**What you need to do**
Format the material from its first line through the line containing "3. point (10, 62)", both inclusive, as a Markdown table with the columns Row and Line, numbering each line and leaving out blank lines.
>> BEGIN Information shown
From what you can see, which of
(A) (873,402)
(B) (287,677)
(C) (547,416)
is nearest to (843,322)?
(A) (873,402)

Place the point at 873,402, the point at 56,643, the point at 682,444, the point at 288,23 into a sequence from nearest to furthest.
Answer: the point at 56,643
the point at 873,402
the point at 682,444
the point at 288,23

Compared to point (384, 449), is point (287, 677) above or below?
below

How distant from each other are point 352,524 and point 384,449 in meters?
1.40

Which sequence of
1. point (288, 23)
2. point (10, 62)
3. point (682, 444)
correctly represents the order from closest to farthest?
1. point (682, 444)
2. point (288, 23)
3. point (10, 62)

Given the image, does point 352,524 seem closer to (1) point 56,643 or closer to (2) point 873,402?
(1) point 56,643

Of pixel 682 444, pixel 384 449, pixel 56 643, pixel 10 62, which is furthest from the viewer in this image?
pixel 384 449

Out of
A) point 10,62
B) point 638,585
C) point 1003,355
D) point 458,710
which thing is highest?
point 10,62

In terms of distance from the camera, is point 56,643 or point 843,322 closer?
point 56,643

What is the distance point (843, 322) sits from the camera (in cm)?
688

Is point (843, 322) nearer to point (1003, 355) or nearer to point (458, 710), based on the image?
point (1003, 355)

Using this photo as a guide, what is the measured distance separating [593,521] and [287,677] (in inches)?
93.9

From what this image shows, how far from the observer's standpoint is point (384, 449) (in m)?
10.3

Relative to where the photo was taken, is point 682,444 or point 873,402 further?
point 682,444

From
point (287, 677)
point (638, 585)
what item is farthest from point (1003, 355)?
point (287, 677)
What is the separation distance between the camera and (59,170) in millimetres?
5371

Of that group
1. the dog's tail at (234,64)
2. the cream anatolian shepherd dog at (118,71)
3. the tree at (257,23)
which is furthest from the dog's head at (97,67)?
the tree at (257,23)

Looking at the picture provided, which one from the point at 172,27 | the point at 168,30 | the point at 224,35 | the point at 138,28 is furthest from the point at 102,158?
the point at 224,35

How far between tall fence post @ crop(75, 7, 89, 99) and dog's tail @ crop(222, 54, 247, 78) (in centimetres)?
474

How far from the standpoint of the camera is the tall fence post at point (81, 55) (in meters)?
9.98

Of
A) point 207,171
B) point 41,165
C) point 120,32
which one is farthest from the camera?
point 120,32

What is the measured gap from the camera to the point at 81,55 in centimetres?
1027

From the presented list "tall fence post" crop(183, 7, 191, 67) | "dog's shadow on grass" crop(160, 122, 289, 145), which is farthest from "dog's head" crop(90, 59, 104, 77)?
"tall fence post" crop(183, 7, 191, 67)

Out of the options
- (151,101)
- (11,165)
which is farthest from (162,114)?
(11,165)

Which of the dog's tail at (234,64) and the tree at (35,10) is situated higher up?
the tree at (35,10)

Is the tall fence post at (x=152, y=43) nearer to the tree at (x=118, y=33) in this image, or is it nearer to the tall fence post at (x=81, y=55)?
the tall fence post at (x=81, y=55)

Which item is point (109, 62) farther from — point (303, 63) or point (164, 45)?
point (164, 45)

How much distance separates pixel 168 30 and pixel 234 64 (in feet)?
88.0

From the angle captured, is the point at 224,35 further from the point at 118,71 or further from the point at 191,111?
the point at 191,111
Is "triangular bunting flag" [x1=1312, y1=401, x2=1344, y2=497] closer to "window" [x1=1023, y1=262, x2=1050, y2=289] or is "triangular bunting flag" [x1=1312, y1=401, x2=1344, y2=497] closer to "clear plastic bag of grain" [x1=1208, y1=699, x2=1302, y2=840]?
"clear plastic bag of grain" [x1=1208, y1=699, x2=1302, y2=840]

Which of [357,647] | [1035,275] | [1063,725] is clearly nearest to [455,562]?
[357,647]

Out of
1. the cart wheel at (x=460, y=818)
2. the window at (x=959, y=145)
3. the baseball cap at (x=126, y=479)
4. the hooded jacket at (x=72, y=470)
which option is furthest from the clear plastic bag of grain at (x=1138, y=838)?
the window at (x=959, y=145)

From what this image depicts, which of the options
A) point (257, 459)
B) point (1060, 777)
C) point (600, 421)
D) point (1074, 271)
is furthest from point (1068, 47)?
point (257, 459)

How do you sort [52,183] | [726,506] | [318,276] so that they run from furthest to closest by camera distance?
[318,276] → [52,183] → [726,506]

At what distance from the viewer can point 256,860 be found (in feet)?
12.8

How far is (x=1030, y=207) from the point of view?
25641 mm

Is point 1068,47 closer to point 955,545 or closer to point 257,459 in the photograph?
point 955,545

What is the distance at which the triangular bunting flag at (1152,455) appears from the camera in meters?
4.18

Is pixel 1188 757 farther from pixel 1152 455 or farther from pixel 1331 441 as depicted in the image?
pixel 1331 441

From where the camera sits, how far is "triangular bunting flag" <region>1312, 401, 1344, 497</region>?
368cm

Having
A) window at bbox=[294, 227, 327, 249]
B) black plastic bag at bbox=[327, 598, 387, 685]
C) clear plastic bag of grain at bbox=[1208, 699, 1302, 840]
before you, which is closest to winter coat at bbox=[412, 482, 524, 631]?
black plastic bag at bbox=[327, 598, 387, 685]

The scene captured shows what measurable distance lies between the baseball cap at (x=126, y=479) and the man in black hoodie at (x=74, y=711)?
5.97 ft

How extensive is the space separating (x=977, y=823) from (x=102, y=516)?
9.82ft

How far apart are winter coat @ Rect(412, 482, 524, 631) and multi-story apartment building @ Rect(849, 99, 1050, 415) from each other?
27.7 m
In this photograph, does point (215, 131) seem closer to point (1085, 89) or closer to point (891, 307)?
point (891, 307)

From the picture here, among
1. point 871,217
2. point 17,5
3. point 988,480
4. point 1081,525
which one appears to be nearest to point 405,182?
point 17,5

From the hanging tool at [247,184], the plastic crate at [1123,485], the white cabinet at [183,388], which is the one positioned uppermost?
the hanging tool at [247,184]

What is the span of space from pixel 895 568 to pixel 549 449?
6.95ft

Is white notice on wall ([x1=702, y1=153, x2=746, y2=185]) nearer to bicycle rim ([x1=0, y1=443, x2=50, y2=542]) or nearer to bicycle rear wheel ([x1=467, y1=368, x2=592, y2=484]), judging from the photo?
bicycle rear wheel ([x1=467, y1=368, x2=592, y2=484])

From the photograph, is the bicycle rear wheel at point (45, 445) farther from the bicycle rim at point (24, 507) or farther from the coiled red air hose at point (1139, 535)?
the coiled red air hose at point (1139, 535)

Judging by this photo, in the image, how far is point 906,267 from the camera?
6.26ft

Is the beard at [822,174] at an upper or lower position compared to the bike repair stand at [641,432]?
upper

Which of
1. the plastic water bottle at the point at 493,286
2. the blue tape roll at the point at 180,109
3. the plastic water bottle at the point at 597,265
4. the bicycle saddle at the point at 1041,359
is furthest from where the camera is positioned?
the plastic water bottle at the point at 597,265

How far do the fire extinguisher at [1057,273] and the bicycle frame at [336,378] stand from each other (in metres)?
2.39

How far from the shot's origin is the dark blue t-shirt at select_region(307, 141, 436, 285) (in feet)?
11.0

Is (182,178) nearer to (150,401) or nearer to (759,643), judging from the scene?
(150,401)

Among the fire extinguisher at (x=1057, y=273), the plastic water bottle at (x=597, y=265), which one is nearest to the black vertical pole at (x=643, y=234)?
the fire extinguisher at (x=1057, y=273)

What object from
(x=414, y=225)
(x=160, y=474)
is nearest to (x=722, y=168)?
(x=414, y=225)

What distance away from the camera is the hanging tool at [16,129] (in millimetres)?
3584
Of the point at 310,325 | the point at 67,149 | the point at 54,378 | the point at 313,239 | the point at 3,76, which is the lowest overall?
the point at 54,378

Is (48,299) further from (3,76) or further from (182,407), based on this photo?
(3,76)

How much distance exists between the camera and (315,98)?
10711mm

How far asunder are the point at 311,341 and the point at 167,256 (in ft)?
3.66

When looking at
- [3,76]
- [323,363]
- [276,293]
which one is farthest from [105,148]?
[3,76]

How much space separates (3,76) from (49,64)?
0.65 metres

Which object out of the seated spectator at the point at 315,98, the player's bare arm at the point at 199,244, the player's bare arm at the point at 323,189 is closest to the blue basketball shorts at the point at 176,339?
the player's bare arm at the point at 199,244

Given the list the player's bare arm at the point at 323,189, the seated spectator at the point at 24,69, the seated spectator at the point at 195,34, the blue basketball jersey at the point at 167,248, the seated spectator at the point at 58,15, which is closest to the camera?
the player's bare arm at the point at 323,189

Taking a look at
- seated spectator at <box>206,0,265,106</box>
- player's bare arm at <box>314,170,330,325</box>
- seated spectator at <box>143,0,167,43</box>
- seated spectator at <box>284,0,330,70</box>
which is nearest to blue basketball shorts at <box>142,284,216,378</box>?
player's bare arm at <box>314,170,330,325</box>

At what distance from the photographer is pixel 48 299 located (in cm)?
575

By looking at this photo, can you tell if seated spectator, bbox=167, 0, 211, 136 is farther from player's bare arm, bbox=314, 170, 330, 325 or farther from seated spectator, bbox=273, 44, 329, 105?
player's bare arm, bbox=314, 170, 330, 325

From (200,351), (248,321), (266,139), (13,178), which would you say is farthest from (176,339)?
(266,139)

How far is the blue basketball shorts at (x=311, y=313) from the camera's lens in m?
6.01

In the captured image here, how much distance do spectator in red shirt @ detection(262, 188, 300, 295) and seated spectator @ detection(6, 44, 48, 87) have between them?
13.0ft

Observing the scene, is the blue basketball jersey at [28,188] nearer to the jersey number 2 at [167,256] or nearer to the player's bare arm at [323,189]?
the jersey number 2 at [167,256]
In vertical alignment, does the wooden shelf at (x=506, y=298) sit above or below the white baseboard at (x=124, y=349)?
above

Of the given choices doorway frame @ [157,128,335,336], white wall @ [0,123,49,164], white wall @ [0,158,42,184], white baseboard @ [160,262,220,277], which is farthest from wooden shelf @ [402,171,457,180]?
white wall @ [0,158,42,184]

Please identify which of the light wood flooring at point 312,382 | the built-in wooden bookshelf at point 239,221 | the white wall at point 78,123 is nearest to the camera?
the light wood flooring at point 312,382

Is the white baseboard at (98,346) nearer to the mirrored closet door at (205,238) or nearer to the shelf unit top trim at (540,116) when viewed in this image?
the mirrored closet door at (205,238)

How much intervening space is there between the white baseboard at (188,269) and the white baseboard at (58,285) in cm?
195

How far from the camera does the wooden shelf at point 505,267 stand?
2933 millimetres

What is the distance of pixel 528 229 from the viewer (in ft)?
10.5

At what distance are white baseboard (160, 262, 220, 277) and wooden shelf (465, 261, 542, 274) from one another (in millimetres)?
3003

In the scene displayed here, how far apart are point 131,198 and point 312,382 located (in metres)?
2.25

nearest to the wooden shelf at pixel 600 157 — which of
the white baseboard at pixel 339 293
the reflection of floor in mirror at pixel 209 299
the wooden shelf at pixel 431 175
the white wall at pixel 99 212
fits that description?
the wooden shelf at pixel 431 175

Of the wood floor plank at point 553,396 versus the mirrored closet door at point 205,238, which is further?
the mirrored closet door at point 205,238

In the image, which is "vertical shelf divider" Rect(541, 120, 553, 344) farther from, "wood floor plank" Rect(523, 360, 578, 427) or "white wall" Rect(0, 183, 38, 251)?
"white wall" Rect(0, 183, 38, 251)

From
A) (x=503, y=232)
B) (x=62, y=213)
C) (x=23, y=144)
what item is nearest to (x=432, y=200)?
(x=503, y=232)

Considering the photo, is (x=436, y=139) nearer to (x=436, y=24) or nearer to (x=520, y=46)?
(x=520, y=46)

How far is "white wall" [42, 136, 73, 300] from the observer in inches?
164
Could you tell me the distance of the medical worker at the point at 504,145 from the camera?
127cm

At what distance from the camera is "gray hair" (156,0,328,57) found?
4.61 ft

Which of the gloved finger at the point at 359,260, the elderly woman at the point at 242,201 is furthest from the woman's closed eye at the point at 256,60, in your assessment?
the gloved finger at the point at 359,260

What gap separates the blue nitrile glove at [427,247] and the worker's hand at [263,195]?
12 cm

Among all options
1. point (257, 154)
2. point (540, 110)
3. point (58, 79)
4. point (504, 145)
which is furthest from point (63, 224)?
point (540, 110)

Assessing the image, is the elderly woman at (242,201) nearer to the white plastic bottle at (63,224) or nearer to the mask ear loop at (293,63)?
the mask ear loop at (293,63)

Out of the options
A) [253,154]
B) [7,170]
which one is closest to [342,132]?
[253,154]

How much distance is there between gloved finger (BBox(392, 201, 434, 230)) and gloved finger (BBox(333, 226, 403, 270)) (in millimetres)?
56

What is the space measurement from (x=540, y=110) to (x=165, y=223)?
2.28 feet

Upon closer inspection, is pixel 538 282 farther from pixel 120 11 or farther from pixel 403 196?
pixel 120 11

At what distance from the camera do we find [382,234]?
>> END Information shown
**Completed task**
| Row | Line |
|---|---|
| 1 | From what you can see, which of |
| 2 | (A) (873,402) |
| 3 | (B) (287,677) |
| 4 | (C) (547,416) |
| 5 | is nearest to (843,322)? |
| 6 | (A) (873,402) |
| 7 | Place the point at 873,402, the point at 56,643, the point at 682,444, the point at 288,23 into a sequence from nearest to furthest. |
| 8 | Answer: the point at 56,643 |
| 9 | the point at 873,402 |
| 10 | the point at 682,444 |
| 11 | the point at 288,23 |
| 12 | Compared to point (384, 449), is point (287, 677) above or below? |
| 13 | below |
| 14 | How distant from each other are point 352,524 and point 384,449 in meters? |
| 15 | 1.40 |
| 16 | Which sequence of |
| 17 | 1. point (288, 23) |
| 18 | 2. point (10, 62) |
| 19 | 3. point (682, 444) |
| 20 | correctly represents the order from closest to farthest? |
| 21 | 1. point (682, 444) |
| 22 | 2. point (288, 23) |
| 23 | 3. point (10, 62) |